> [BRIEF]: Please return, word for word, the stretch of the records below from the line containing "By height, which from" through the end of the records.

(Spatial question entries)
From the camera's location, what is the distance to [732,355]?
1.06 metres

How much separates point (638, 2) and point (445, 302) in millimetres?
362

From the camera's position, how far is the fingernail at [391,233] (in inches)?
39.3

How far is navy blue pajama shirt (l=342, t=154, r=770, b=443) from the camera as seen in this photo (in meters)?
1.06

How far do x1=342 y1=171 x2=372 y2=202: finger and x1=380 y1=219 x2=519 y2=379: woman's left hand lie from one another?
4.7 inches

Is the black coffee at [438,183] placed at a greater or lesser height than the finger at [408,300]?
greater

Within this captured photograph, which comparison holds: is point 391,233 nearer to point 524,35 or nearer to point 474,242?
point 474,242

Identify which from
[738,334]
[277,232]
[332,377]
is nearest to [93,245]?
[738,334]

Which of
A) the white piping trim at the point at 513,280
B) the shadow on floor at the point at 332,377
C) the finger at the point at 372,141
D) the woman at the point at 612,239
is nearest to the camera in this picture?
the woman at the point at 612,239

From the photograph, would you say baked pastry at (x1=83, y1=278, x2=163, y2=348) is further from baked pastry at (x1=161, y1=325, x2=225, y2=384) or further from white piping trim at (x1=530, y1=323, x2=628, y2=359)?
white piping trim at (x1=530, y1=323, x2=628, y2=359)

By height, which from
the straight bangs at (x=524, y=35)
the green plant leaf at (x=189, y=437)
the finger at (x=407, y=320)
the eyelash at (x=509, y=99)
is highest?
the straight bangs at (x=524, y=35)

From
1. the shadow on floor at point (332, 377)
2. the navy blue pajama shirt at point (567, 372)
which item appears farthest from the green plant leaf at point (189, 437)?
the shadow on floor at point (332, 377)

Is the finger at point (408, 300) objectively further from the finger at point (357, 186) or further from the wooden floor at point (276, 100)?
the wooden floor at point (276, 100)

> [OUTPUT OF THE EXERCISE]:
By height, which from
the straight bangs at (x=524, y=35)
the green plant leaf at (x=189, y=437)
the finger at (x=407, y=320)
the eyelash at (x=509, y=99)
is highest?
the straight bangs at (x=524, y=35)

From
1. the shadow on floor at point (332, 377)
2. the navy blue pajama shirt at point (567, 372)
which item appears farthest from the green plant leaf at point (189, 437)?
the shadow on floor at point (332, 377)

Is the finger at point (408, 300) objectively further from the finger at point (357, 186) or further from the wooden floor at point (276, 100)?
the wooden floor at point (276, 100)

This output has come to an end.